China's stocks rose for a fifth day on Monday, the longest stretch of gains in two months, after the release of bullish data for the non-manufacturing sector.
Consumer, healthcare and technology companies led the gains, while domestic dairy companies advanced on hopes of increasing demand after China banned milk powder imports from New Zealand because of a contamination scare involving Fonterra Cooperative Group Ltd.
Shares rose again on Monday on reports that the government is increasing investment in infrastructure construction. The Shanghai Composite Index gained 1.04 percent.XIE ZHENGYI / FOR CHINA DAILY |
Shipbuilding industry companies also rose after the government released a circular drafting a development plan for the industry.

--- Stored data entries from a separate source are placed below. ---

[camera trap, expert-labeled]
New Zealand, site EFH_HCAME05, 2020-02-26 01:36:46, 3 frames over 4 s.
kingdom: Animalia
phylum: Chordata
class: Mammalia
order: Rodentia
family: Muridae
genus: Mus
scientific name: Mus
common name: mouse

Shanghai Friendship Group Inc led the rally for retailers with gains of more than 4 percent, while dairy producer Inner Mongolia Yili Industrial Group Co rose 3.1 percent.
The CSI300 index of leading Shanghai and Shenzhen A-share companies rose 1.38 percent, closing at 2,278.3 points, the highest level since July 17.
The Shanghai Composite Index rose 1.04 percent, the highest since July 16.
Recent data showed that the economy is showing signs of stabilization in the non-manufacturing sector and indicated stronger domestic demand, analysts said. These helped boost market sentiment.
The Purchasing Managers' Index for the non-manufacturing sector rebounded after falling for three consecutive months, according to official data released on Aug 3.
The non-manufacturing PMI was at 54.1 in July, up from 53.9 in June, according to the National Bureau of Statistics and the China Federation of Logistics and Purchasing.
As industrial production is decelerating, the non-manufacturing sector may become a new driver for China's economic growth, analysts said.
"Production has been hampered by a lack of stimulus and weak export demand. Slower residential investment has weakened demand for steel, cement, glass and other industrial goods," said Alaistair Chan, an economist with Moody's Analytics.
In contrast with the disappointing performance of the industrial sector, the development of the service sector has been the bright spot this year, according to Jian Chang, an analyst with Barclays Research.
The service industry saw its added value grow 8.3 percent year-on-year in the first half, faster than GDP growth, while fixed-asset investment in the service sector is up 23.5 percent year-to-date, outpacing the 15.6 percent growth in the manufacturing sector, according to a recent report by Barclays Research.
"We expect the expansion of the pilot value-added tax reform nationwide to more industries in August to further spur services development. The reform will replace the business tax with value-added tax for many service industries, including transport," the Barclays report said.